The task: Copy the rows from the line containing "Judging by appearances, is" through the last row, inclusive, renaming "blue banner" to "blue flag" and leaving everything else unchanged.
===== Data entries =====
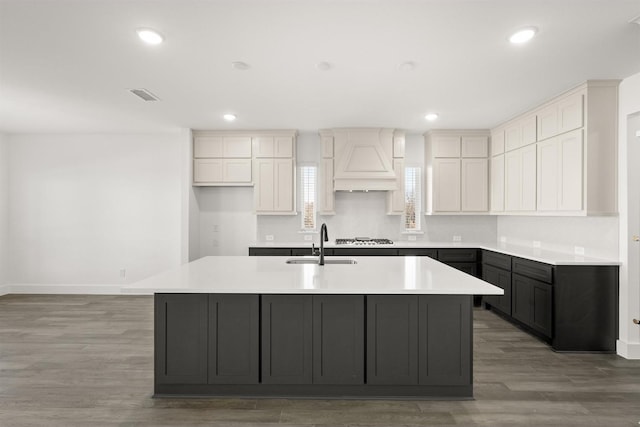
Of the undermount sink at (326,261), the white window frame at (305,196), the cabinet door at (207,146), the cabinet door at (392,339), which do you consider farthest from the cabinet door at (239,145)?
the cabinet door at (392,339)

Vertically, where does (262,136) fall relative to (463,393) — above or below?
above

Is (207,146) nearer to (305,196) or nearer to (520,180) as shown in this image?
(305,196)

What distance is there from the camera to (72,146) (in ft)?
20.6

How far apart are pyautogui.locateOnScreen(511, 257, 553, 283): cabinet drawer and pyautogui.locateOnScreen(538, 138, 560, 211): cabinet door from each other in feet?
2.19

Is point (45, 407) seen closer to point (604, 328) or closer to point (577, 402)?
point (577, 402)

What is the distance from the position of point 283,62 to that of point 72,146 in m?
4.96

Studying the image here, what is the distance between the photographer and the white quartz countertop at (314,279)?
7.70 feet

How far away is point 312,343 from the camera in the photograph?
265 centimetres

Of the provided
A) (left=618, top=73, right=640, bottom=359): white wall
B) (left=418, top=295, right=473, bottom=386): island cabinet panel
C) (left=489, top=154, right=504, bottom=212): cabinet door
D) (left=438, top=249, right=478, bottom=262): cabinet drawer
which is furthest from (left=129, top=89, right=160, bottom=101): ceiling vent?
(left=618, top=73, right=640, bottom=359): white wall

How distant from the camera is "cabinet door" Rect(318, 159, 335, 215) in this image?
5.68 m

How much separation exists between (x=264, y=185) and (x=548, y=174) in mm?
3746

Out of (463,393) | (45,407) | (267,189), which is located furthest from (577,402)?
(267,189)

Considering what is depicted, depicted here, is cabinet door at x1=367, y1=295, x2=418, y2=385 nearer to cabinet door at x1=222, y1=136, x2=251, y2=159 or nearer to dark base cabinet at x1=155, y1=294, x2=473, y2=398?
dark base cabinet at x1=155, y1=294, x2=473, y2=398

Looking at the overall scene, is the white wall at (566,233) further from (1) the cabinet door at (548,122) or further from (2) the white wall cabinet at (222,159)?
(2) the white wall cabinet at (222,159)
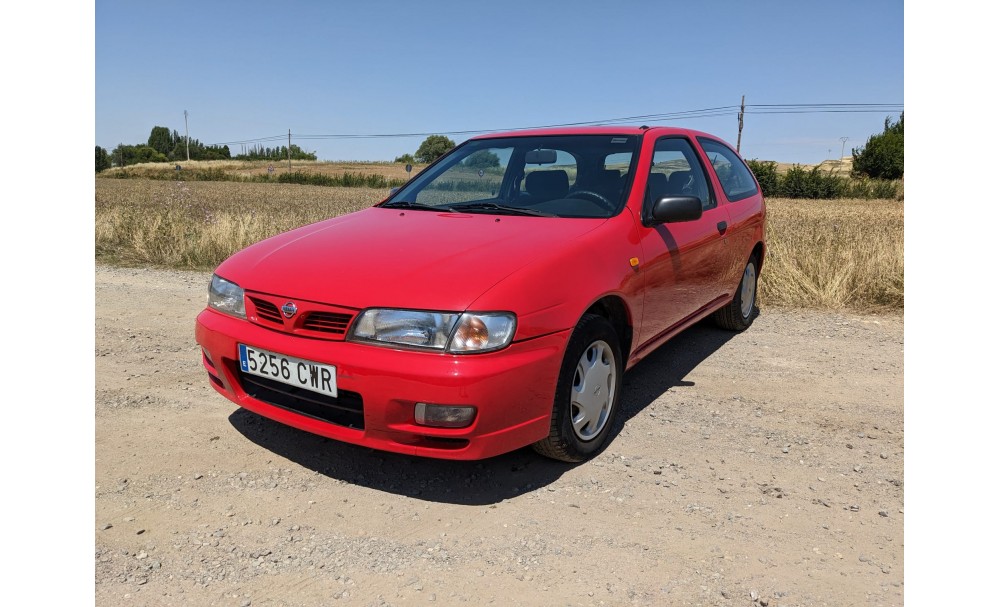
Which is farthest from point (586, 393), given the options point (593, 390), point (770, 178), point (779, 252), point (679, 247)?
point (770, 178)

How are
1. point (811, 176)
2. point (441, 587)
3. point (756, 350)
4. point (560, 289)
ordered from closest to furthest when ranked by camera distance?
point (441, 587), point (560, 289), point (756, 350), point (811, 176)

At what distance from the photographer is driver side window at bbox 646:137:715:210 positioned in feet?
12.9

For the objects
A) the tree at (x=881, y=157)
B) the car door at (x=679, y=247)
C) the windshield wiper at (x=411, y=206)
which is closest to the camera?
the car door at (x=679, y=247)

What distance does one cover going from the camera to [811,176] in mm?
37500

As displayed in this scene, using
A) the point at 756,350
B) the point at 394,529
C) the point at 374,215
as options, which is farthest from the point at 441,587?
the point at 756,350

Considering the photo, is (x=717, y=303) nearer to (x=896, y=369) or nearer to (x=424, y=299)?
(x=896, y=369)

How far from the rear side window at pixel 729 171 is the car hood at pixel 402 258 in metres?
2.00

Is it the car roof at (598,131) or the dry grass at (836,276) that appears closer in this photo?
the car roof at (598,131)

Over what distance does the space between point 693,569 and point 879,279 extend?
543 centimetres

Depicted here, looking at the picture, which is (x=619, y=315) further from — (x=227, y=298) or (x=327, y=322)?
(x=227, y=298)

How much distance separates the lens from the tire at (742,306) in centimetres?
536

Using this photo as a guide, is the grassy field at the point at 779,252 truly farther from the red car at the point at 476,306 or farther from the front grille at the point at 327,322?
A: the front grille at the point at 327,322

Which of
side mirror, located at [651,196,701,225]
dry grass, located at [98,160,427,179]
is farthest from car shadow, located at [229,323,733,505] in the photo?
dry grass, located at [98,160,427,179]

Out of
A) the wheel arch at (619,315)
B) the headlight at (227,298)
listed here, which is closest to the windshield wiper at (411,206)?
the wheel arch at (619,315)
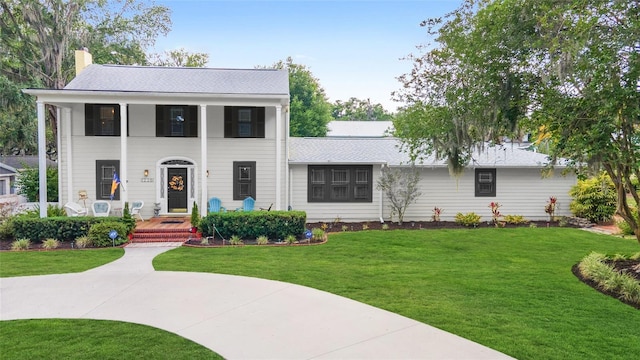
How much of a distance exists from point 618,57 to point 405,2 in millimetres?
6582

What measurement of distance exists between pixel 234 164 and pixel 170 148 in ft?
7.46

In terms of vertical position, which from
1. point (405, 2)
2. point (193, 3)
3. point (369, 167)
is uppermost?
point (193, 3)

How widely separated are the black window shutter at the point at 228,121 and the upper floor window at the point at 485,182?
30.4ft

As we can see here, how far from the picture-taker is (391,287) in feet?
22.9

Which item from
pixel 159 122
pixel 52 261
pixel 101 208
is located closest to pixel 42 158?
pixel 101 208

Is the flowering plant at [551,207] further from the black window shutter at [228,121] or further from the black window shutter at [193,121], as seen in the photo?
the black window shutter at [193,121]

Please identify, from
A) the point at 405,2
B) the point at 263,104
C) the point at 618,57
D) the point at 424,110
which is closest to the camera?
the point at 618,57

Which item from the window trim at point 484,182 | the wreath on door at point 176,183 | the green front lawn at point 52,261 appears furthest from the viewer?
the window trim at point 484,182

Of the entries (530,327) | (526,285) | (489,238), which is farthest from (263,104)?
(530,327)

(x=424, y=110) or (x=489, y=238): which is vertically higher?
(x=424, y=110)

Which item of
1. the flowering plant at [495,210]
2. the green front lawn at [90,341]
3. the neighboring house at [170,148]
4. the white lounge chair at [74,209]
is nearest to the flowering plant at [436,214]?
the flowering plant at [495,210]

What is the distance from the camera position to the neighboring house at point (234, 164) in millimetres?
14078

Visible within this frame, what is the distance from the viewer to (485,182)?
1550 centimetres

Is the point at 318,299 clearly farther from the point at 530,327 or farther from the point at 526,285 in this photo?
the point at 526,285
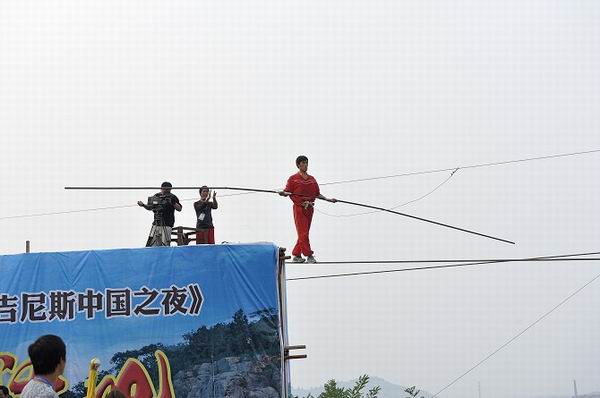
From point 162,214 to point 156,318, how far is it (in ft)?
4.55

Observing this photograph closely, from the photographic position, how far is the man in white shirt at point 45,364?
4098mm

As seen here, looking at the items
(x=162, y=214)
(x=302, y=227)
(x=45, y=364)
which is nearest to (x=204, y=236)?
(x=162, y=214)

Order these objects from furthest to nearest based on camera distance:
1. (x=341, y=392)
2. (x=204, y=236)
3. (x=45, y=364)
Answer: (x=341, y=392), (x=204, y=236), (x=45, y=364)

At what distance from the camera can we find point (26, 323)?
418 inches

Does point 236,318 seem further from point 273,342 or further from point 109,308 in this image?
point 109,308

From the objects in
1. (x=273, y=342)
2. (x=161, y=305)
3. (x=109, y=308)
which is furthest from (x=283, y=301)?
(x=109, y=308)

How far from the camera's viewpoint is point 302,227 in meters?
11.0

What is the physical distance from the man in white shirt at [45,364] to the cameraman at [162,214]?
6.84m

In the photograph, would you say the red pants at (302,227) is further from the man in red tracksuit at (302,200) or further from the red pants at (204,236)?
the red pants at (204,236)

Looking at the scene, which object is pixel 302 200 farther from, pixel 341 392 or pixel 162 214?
pixel 341 392

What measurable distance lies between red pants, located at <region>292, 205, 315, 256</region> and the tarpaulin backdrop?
1.79ft

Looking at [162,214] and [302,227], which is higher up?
[162,214]

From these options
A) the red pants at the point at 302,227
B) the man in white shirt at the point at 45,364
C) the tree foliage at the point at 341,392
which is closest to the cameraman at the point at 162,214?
the red pants at the point at 302,227

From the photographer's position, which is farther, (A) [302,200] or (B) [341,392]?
(B) [341,392]
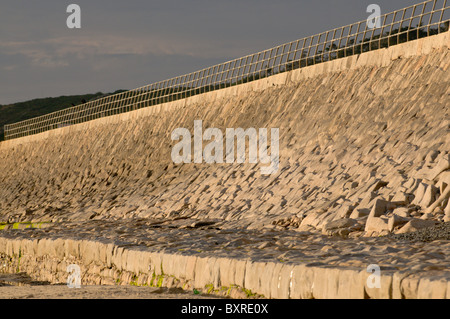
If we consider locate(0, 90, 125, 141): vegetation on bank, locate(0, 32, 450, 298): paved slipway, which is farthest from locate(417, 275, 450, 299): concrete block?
locate(0, 90, 125, 141): vegetation on bank

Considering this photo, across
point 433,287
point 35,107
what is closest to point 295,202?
point 433,287

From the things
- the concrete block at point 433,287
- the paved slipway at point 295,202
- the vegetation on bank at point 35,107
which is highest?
the vegetation on bank at point 35,107

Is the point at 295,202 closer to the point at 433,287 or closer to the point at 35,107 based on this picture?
the point at 433,287

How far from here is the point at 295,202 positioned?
49.9ft

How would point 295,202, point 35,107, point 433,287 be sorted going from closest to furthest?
point 433,287 < point 295,202 < point 35,107

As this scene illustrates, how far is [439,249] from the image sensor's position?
892cm

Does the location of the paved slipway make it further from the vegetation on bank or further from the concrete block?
the vegetation on bank

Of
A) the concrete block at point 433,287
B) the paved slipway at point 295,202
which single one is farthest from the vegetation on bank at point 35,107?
the concrete block at point 433,287

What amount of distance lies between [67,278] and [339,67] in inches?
408

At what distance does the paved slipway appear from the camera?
8312 millimetres

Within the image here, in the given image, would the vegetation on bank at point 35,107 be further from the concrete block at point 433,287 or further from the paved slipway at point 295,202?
the concrete block at point 433,287

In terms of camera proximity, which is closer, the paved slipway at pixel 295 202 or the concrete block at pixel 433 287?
the concrete block at pixel 433 287

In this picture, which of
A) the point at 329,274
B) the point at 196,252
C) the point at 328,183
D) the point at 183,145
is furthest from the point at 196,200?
the point at 329,274

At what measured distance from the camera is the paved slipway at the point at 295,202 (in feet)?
27.3
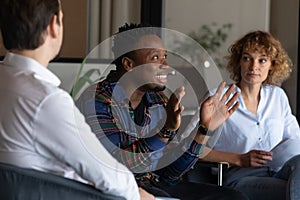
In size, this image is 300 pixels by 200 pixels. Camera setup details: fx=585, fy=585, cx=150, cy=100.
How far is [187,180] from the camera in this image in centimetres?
273

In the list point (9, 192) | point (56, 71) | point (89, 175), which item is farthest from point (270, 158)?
point (56, 71)

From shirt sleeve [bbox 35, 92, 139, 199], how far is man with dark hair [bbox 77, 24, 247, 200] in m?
0.58

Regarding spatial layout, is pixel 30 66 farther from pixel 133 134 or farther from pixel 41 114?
pixel 133 134

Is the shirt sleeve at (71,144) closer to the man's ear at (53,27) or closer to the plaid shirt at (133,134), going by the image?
the man's ear at (53,27)

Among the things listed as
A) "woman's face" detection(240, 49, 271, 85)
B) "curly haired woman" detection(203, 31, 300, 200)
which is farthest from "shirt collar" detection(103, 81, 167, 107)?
"woman's face" detection(240, 49, 271, 85)

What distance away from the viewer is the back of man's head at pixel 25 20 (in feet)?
4.97

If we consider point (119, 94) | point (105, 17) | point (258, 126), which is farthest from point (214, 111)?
point (105, 17)

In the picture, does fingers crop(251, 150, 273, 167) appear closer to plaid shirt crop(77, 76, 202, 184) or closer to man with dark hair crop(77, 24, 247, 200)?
man with dark hair crop(77, 24, 247, 200)

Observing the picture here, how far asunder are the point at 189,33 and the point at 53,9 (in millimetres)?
3321

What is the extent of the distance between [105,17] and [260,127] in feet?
7.17

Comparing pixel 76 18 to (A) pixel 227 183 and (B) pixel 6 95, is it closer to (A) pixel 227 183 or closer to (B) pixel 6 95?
(A) pixel 227 183

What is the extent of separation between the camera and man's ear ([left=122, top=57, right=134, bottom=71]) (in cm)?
232

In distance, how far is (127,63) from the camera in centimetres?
233

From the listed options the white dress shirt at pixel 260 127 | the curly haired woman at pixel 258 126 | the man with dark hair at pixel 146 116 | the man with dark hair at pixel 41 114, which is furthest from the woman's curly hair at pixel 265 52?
the man with dark hair at pixel 41 114
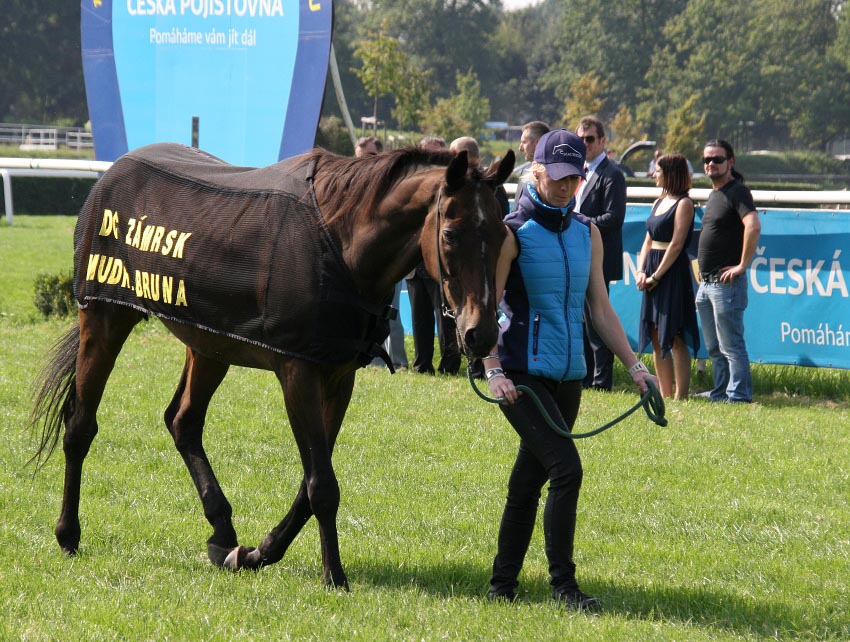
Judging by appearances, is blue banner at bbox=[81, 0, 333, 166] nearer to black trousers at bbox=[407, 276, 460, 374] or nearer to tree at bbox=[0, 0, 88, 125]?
black trousers at bbox=[407, 276, 460, 374]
=====
Answer for this exercise:
Judging by appearances, is blue flag at bbox=[81, 0, 333, 166] nearer to black trousers at bbox=[407, 276, 460, 374] or nearer to tree at bbox=[0, 0, 88, 125]?
black trousers at bbox=[407, 276, 460, 374]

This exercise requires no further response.